__What you are asked to do__
Extract every line of the data below and reproduce each one verbatim, with no changes.

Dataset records
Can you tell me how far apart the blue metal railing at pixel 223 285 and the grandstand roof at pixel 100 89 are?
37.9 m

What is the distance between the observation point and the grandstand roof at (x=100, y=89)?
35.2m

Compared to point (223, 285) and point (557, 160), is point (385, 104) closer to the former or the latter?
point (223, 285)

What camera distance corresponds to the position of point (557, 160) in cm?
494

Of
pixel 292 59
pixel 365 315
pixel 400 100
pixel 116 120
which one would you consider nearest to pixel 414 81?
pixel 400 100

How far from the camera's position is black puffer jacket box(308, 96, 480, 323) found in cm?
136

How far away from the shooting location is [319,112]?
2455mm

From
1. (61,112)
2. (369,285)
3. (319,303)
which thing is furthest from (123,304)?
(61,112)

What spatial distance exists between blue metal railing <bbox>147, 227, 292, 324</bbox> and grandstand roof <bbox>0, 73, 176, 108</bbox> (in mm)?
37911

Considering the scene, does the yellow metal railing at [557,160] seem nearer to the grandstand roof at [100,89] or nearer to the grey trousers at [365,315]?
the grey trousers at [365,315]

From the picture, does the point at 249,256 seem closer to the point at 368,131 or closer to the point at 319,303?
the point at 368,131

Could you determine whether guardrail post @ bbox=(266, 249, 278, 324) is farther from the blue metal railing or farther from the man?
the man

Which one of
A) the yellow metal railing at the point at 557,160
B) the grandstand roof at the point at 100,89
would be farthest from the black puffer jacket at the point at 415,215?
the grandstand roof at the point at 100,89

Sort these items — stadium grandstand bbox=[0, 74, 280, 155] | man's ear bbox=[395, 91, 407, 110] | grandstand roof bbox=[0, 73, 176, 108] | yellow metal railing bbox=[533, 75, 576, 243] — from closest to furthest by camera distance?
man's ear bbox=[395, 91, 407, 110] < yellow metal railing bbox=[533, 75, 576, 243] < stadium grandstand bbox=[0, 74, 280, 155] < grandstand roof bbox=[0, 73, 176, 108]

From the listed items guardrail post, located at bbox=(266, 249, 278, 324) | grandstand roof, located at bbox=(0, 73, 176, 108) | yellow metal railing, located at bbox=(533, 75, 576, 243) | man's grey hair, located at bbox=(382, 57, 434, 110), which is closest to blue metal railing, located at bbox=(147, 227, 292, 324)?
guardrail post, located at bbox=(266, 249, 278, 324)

__Task response__
Can you tell me how far apart the blue metal railing at pixel 223 285 and the grandstand roof at pixel 100 89 are?
37.9 m

What is the distance between the observation point and the grandstand roof at (x=100, y=89)?
35.2m

Compared to point (223, 285) and point (557, 160), is point (385, 104) closer to the former or the latter?
point (223, 285)

What camera distance corresponds to the position of point (557, 160) in cm?
494

Of
pixel 292 59
pixel 365 315
pixel 400 100
pixel 116 120
which one would you consider nearest to pixel 414 81?
pixel 400 100

How far from the camera's position is black puffer jacket box(308, 96, 480, 323) found in cm?
136

How far away from the shooting location is [319,112]?
2455mm

From
1. (61,112)
2. (369,285)
3. (319,303)
which thing is furthest from (123,304)?
(61,112)

What spatial distance exists between blue metal railing <bbox>147, 227, 292, 324</bbox> and grandstand roof <bbox>0, 73, 176, 108</bbox> (in mm)?
37911

Considering the scene, does the yellow metal railing at [557,160] seem nearer to the grandstand roof at [100,89] or nearer to the grey trousers at [365,315]?
the grey trousers at [365,315]

From the picture, does the point at 249,256 seem closer to the point at 368,131 or closer to the point at 319,303?
the point at 368,131

Could you determine whether guardrail post @ bbox=(266, 249, 278, 324) is farther from the blue metal railing or farther from the man?
the man

Which one of
A) the yellow metal railing at the point at 557,160
B) the grandstand roof at the point at 100,89
would be farthest from the black puffer jacket at the point at 415,215?
the grandstand roof at the point at 100,89

Sort these items — stadium grandstand bbox=[0, 74, 280, 155] | man's ear bbox=[395, 91, 407, 110] | grandstand roof bbox=[0, 73, 176, 108] | yellow metal railing bbox=[533, 75, 576, 243] — from closest to furthest by camera distance?
man's ear bbox=[395, 91, 407, 110] < yellow metal railing bbox=[533, 75, 576, 243] < stadium grandstand bbox=[0, 74, 280, 155] < grandstand roof bbox=[0, 73, 176, 108]

From the listed items guardrail post, located at bbox=(266, 249, 278, 324) | grandstand roof, located at bbox=(0, 73, 176, 108) | yellow metal railing, located at bbox=(533, 75, 576, 243) | man's grey hair, located at bbox=(382, 57, 434, 110), which is closest to blue metal railing, located at bbox=(147, 227, 292, 324)?
guardrail post, located at bbox=(266, 249, 278, 324)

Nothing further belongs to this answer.